Le préjudice lié aux lésions est presque toujours nié dans sa totalité, la proposition d’indemnisation se résumant souvent à ce stade à : zéro euro ! (en toutes lettres)

Notre confrère Michel Cymès a déclaré pendant son émission du 7/9/2015 qui donnait la parole à l’avocat de SERVIER,  qu’il avait eu lui-même beaucoup de mal à comprendre les termes de ce courrier :

Me Robert répond (mais sans vraiment le dire) que c’est la logique judiciaire qui est en cause, ce qui est vrai. C’est une logique qui consiste pour l’avocat à minimiser faire annuler l’indemnisation due par son client aux victimes, en faisant contester par ses experts tous les éléments à charge.

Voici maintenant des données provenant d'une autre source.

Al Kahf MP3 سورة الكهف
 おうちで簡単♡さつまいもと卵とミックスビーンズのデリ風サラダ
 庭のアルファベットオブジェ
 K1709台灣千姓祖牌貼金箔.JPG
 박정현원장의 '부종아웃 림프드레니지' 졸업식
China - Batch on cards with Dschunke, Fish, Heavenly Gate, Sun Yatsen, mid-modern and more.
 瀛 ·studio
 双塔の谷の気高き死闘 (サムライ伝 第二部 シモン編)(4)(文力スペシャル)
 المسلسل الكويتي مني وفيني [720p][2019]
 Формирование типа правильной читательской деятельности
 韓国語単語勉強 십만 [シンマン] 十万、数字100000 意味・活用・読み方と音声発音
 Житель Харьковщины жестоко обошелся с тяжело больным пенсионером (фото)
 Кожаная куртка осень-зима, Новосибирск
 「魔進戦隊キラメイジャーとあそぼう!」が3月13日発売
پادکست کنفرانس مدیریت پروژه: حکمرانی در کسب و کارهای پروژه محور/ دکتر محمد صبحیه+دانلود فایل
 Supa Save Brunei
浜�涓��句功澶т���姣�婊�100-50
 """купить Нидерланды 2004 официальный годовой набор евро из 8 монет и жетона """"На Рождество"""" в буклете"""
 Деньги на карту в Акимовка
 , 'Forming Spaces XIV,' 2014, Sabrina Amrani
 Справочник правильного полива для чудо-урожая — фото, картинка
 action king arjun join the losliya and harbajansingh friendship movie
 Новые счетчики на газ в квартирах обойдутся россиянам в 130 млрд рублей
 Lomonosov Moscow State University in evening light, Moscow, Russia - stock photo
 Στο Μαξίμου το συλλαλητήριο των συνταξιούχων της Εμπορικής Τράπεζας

Mais encore une fois, où est la prétendue compassion de SERVIER et de ses conseils ?  Ne pourrait-on pas imaginer que dans une affaire aussi grave, SERVIER fasse profil bas et se réjouisse de la modestie des indemnités françaises ? Une affaire identique aux USA a coûté en 1997 des milliards d’euros à la société américaine WYETH à qui SERVIER avait licencié une molécule coupe-faim  proche du MEDIATOR !

Qu’est-ce qui empêche SERVIER, s’il persiste à contester contre toute évidence la totalité du rapport de l’Oniam, d’adresser un courrier séparé à Fabienne, dans lequel il pourrait écrire par exemple :

Madame,

Vous avez déposé auprès de l’ONIAM une demande d’indemnisation, pour des troubles que vous attribuez à notre médicament MEDIATOR.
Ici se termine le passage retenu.